Während der BIWa-Sonntagsöffnung im Juni boten wir einen Workshop „Nachhaltige Wachstücher“ an. Wir und sechs Teilnehmende hatten trotz zusätzlicher „Bügeleisen-Hitze“ Spaß daran, einen Ersatz für umweltbelastende Klarsichtfolien herzustellen. Welches Material es braucht und wie genau das geht, wird hier erklärt. Ganz unten eine Fotogalerie zum Ablauf.

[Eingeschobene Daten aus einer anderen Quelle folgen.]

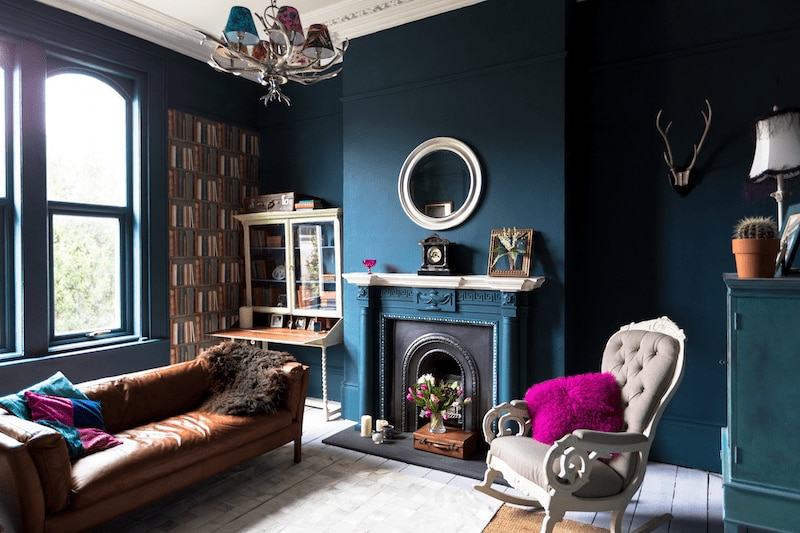 Jewel-toned room with unique, eclectic furniture.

- Baumwollstoff – OEKO-TEX® Standard 100 oder GOTS
- Schneiderschere, ggf. Zacken-Schere
- Bügeleisen
- Unterlegschutz für Arbeitstisch
- Backpapier
- Jojobaöl-Tropfen – chemiefrei, kaltgepresst (z. B. Kanzy, Primavera, Nanoil -> Rossmann, Dr. Scheller -> dm) -> Nicht in direktem Kontakt mit fettigen Lebensmittel verwenden! Siehe auch „Hinweise“
Alternativ hochwertiges Bio-Rapsöl oder Kokos-Öl - geraspeltes Bienenwachs (1 Stunde vorab das Wachsstück in den Kühlschrank legen)

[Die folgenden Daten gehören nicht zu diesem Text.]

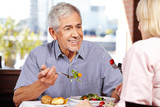 Senior man talking to woman while eating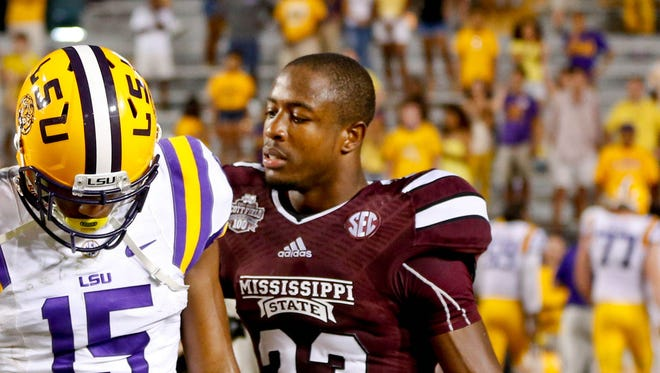 Sep 20, 2014; Baton Rouge, LA, USA; Mississippi State Bulldogs defensive back Taveze Calhoun (23) talks with LSU Tigers wide receiver Malachi Dupre (15) following the game at Tiger Stadium. Mississippi State defeated LSU 34-29. Mandatory Credit: Derick E. Hingle-USA TODAY Sports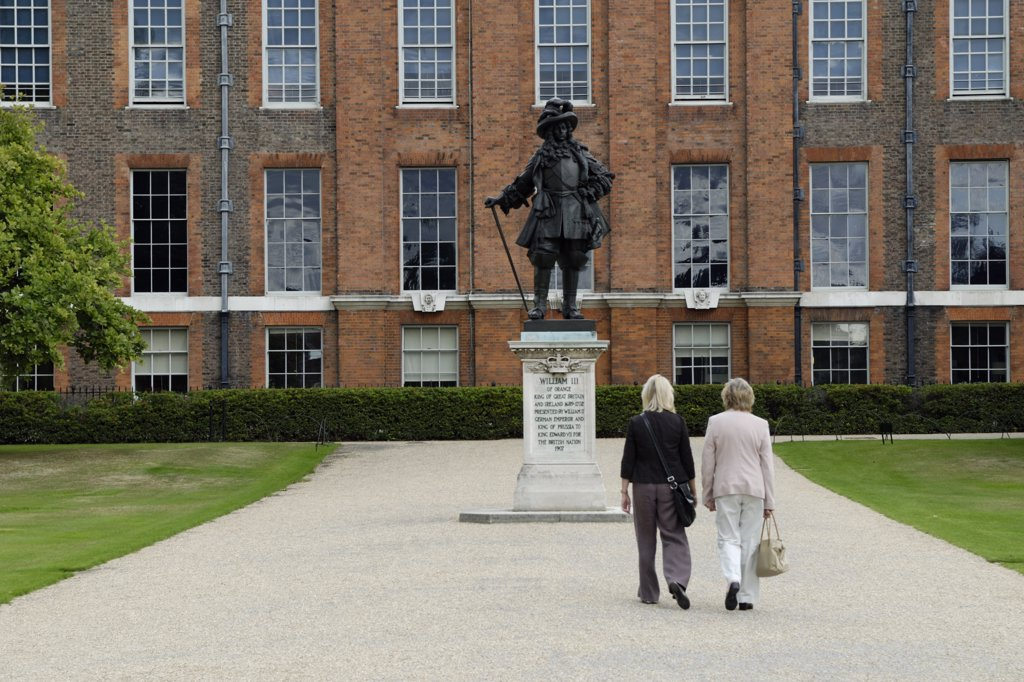 Stock Photo: 4282-6977 England, London, Kensington. Two tourists walking towards the statue of William III in front of Kensington Palace.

- gemahlenes Kiefernharz – ohne synthetische Zusätze (z. B. Little Bee Fresh aus Österreich) – kann auch weggelassen werden, macht die Tücher aber robuster, weil sich Bienenwachs und Stoff besser verbinden und wirkt zusätzlich antibakteriell
Alternativ Fichten- oder Lärchenharz, da allgemein weniger allergieauslösend
So geht‘s
- Baumwollstoff mit(Zacken-)Schere auf gewünschte Größe zuschneiden, für mehr Stücke hilft Schablone
- Backpapier auf den mit einem Unterlegschutz abgedeckten Tisch ausbreiten und Stoff platzieren
- gleichmäßig Jojoba-, Raps- oder Kokosöl darauf träufeln. Nicht zu stark tränken, beim späteren Bügeln verteilt sich das von allein
- geraspeltes oder dünn geschabtes Bienenwachs und (mit Mörser oder Kaffeemühle, hier nur 1x kurz drücken) zerkleinertes Kiefern- oder Fichtenharz (1-3 g) auf den Stoff verteilen. Nicht zu viel verwenden, sonst wird das Tuch zu steif. Besser erst testen, nachstreuen geht immer. Auch möglich: Wachs im Wasserbad schmelzen, mit Backpinsel auftragen
- Zweites Stück Backpapier obenauf legen
- mit Bügeleisen (Stufe bis Baumwollstufe ohne Dampf) vorsichtig und ohne großen Druck über das Backpapier fahren, bis alles verteilt ist; Alternativ Backofen
- oberes Backpapier abziehen und das fertige Tuch kurz hin- und herwedeln und aufhängen, bis es fest ist
- aufbewahren liegend oder gerollt (lichtgeschützt, nicht zu warm)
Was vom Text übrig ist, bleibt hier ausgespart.